May 8 2019
Although there have been significant advances in modern imaging and genetics, a majority of the breast cancer patients are caught by surprise during diagnosis. For some, it is revealed too late.
The team’s model was shown to be able to identify a woman at high risk of breast cancer four years (left) before it developed (right). (Image credit: Courtesy of the researchers)
Delayed diagnosis implies vigorous treatments, outcomes that are unreliable, and higher medical expenses. Consequently, it has been a mainstay to identify patients in breast cancer research and effective early detection.
Bearing this in mind, a group from MIT’s Computer Science and Artificial Intelligence Laboratory (CSAIL) and Massachusetts General Hospital (MGH) has developed an innovative deep-learning model with the ability to predict from a mammogram whether a patient has chances of developing breast cancer nearly five years in the future. The model has been trained on mammograms and known outcomes from more than 60,000 MGH patients and has learned the delicate patterns in breast tissue that are precursors to malignant tumors.
According to Regina Barzilay, an MIT Professor who is a breast cancer survivor herself, the expectation is for systems such as these to empower doctors to personalize screening and prevention programs at the individual level, rendering delayed diagnosis an artifact of the past.
Despite that mammography has been demonstrated to minimize breast cancer mortality, the debate on when to start and how often to screen is still ongoing. The American Cancer Society recommends annual screening beginning at the age of 45, whereas the U.S. Preventative Task Force suggests screening every two years beginning at the age of 50.
Rather than taking a one-size-fits-all approach, we can personalize screening around a woman’s risk of developing cancer. For example, a doctor might recommend that one group of women get a mammogram every other year, while another higher-risk group might get supplemental MRI screening.
Regina Barzilay, Delta Electronics Professor, CSAIL; Department of Electrical Engineering and Computer Science, MIT
Barzilay, who is also a member of the Koch Institute for Integrative Cancer Research at MIT, is the senior author of a new paper related to the project published in Radiology on May 7th, 2019.
Compared to the prevalent approaches, the new model was considerably better at predicting risk: It was accurate in placing 31% of all cancer patients in its highest-risk category, than only 18% achieved by conventional models.
According to Harvard Professor Constance Lehman, previously, there has been very little support in the medical community for screening approaches that are risk-based and not age-based.
This is because before we did not have accurate risk assessment tools that worked for individual women. Our work is the first to show that it’s possible.
Constance Lehman, Professor of Radiology, Harvard Medical School
Lehman is also the division chief of breast imaging at MGH.
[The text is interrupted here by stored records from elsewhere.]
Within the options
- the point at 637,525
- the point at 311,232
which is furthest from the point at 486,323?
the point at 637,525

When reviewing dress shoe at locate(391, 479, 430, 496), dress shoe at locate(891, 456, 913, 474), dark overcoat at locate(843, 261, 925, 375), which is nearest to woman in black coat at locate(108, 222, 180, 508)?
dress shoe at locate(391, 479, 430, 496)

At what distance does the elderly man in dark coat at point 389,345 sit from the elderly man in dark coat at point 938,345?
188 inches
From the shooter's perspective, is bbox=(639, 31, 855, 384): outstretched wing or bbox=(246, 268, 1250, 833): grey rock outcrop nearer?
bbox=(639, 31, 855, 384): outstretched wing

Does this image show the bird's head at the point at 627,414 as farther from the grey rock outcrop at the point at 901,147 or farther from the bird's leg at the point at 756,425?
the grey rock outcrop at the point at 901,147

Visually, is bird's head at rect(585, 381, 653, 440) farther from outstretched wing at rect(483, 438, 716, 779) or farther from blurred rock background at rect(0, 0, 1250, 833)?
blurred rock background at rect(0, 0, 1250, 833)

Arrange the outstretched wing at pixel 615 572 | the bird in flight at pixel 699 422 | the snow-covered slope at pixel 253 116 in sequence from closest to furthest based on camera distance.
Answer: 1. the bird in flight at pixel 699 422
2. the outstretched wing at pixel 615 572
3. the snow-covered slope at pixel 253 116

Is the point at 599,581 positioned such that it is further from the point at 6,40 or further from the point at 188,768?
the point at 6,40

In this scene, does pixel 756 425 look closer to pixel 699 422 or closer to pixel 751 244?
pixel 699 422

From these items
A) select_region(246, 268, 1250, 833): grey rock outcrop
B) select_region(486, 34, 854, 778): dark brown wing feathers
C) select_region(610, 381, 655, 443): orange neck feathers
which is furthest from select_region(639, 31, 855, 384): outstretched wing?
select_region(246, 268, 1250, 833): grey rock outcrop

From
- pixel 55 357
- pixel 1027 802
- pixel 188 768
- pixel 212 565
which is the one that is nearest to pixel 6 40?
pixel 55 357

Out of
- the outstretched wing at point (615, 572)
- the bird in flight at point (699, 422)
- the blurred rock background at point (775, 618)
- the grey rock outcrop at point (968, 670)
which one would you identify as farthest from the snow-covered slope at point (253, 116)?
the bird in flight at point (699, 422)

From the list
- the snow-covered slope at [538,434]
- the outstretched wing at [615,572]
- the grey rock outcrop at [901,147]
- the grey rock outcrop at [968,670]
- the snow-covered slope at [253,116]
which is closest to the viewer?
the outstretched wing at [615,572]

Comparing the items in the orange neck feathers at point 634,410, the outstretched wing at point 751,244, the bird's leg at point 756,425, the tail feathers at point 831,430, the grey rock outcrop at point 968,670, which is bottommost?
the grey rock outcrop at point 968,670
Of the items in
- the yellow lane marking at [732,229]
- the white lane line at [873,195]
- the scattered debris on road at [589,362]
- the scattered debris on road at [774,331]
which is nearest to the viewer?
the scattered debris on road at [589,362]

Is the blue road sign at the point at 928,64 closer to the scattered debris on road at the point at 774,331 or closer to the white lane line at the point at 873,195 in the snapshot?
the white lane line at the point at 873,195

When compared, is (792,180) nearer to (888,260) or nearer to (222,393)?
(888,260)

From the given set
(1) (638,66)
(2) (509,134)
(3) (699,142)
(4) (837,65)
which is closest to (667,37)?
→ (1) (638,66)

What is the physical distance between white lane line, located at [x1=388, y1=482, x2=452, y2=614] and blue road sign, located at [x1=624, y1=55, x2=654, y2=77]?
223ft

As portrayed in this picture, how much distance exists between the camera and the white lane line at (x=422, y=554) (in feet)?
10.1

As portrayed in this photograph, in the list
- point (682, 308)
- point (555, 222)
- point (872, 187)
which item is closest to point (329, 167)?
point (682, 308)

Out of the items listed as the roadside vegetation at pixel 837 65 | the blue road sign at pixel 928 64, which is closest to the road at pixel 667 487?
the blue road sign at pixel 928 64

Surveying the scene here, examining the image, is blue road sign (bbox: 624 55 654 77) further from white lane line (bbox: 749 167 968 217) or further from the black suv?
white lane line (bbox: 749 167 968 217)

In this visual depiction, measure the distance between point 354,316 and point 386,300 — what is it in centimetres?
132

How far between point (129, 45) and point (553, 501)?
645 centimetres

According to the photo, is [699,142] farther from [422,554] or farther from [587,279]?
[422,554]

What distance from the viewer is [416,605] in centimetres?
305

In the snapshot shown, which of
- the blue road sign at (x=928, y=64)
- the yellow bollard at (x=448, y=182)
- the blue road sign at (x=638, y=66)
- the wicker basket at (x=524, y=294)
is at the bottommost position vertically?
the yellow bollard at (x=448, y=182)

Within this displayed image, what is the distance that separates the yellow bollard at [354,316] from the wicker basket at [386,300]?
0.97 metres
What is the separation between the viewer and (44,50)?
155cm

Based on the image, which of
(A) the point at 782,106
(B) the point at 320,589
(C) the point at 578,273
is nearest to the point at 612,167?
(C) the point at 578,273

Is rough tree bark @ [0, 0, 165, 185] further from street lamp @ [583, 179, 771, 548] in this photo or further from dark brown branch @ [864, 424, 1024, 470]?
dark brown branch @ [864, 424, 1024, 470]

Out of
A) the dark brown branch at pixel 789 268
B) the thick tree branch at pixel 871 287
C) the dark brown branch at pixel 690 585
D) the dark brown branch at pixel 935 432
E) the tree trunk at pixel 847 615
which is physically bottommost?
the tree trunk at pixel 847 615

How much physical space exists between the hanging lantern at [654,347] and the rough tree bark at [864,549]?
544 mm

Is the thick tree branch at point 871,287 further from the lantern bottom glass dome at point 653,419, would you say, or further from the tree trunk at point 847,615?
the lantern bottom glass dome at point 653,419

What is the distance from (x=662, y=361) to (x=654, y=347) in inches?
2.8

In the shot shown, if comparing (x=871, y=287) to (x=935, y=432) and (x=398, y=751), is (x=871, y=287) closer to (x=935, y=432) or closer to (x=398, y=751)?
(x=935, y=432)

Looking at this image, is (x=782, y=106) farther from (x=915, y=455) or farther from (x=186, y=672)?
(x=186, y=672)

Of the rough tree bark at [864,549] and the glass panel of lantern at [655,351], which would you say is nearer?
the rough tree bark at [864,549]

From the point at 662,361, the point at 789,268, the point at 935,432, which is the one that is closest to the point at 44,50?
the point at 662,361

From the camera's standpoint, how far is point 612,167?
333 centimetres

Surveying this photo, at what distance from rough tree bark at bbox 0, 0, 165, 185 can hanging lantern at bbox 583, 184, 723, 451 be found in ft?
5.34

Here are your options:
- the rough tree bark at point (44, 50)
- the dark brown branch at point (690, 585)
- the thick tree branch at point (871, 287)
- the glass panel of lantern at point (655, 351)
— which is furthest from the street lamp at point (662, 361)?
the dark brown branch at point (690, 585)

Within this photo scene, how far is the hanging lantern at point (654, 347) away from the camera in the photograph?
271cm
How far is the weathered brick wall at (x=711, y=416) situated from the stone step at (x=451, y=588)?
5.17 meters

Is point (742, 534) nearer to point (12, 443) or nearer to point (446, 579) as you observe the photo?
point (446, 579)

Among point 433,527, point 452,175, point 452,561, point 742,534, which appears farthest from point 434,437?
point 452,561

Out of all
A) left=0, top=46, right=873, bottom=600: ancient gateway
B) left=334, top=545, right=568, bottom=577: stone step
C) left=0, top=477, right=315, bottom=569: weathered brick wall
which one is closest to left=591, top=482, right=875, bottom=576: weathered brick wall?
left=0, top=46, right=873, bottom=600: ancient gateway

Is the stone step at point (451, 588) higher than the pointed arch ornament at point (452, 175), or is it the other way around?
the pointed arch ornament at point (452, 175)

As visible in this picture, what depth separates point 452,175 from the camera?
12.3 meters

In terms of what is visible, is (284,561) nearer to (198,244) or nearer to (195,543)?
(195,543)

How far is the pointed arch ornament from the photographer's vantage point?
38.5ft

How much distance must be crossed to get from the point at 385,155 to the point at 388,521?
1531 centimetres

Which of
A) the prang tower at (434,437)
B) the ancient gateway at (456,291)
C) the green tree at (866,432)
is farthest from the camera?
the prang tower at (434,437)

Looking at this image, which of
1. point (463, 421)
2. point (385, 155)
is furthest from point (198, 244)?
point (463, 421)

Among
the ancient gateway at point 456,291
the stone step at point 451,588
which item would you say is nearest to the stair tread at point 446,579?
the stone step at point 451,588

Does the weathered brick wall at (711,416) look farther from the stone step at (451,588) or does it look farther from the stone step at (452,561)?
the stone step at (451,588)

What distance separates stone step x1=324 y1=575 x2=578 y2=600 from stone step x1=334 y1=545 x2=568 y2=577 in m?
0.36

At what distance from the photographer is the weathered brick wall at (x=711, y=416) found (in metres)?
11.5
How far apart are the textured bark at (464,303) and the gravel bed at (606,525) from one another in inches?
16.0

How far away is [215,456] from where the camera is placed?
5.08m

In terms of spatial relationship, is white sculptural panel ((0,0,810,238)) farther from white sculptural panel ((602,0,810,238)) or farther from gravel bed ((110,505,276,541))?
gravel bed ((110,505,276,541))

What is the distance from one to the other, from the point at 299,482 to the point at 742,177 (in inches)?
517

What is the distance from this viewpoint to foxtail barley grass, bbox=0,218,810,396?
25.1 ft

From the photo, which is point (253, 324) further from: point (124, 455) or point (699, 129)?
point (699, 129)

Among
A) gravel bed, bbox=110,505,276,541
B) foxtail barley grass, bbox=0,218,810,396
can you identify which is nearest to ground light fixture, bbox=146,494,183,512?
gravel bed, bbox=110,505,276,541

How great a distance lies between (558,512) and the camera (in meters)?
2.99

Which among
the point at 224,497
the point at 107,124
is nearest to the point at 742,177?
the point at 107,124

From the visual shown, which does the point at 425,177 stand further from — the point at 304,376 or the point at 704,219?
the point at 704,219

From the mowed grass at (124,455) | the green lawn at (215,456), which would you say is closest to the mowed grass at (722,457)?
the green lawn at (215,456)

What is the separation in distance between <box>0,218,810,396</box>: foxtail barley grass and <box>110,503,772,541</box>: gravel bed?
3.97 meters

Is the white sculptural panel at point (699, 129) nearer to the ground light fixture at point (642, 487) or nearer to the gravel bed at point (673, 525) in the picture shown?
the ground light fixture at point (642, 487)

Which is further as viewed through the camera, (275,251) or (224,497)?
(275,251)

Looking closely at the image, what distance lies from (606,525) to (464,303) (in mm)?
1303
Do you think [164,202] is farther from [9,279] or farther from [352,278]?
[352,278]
Barzilay and Lehman were the co-authors of the paper and Adam Yala, a CSAIL PhD student, was the lead author. Other MIT co-authors include PhD student Tal Schuster and former master’s student Tally Portnoi.
How it Works
From the time the first breast-cancer risk model was developed in 1989, advancement has mainly been driven by human intuition and knowledge of what could be the major risk factors, for example, age, hormonal and reproductive factors, family history of breast and ovarian cancer, and breast density.
But a majority of these markers only have a weak correlation with breast cancer. Consequently, models such as these still are not so accurate at the individual level, and several organizations still feel that risk-based screening programs are not feasible, due to these limitations.
Instead of manually identification of the patterns in a mammogram that drive future cancer, the MIT/MGH group trained a deep-learning model to derive the patterns directly from the data. The model used information from over 90,000 mammograms and detected patterns too fine for the human eye to detect.
Since the 1960s radiologists have noticed that women have unique and widely variable patterns of breast tissue visible on the mammogram. These patterns can represent the influence of genetics, hormones, pregnancy, lactation, diet, weight loss, and weight gain. We can now leverage this detailed information to be more precise in our risk assessment at the individual level.
Constance Lehman, Professor of Radiology, Harvard Medical School
Making Cancer Detection More Equitable
The study also intends to make risk assessment even more accurate specifically for racial minorities. A number of early models were created on white populations and were considerably less accurate for other races.
Meanwhile, the MIT/MGH model is equally accurate for black and white women. This is specifically important since black women have been shown to be 42% more likely to die from breast cancer due to an extensive range of factors such as differences in detection and access to health care.
It’s particularly striking that the model performs equally as well for white and black people, which has not been the case with prior tools. If validated and made available for widespread use, this could really improve on our current strategies to estimate risk.
Allison Kurian, Associate Professor of Medicine and Health Research/Policy, Stanford University School of Medicine
According to Barzilay, their model could also someday allow doctors to use mammograms to check whether patients are at an elevated risk of other health problems, such as cardiovascular disease or other cancers. The scientists are looking forward to using the models to other ailments and diseases, and specifically those with less effective risk models, such as pancreatic cancer.
“Our goal is to make these advancements a part of the standard of care,” stated Yala. “By predicting who will develop cancer in the future, we can hopefully save lives and catch cancer before symptoms ever arise.”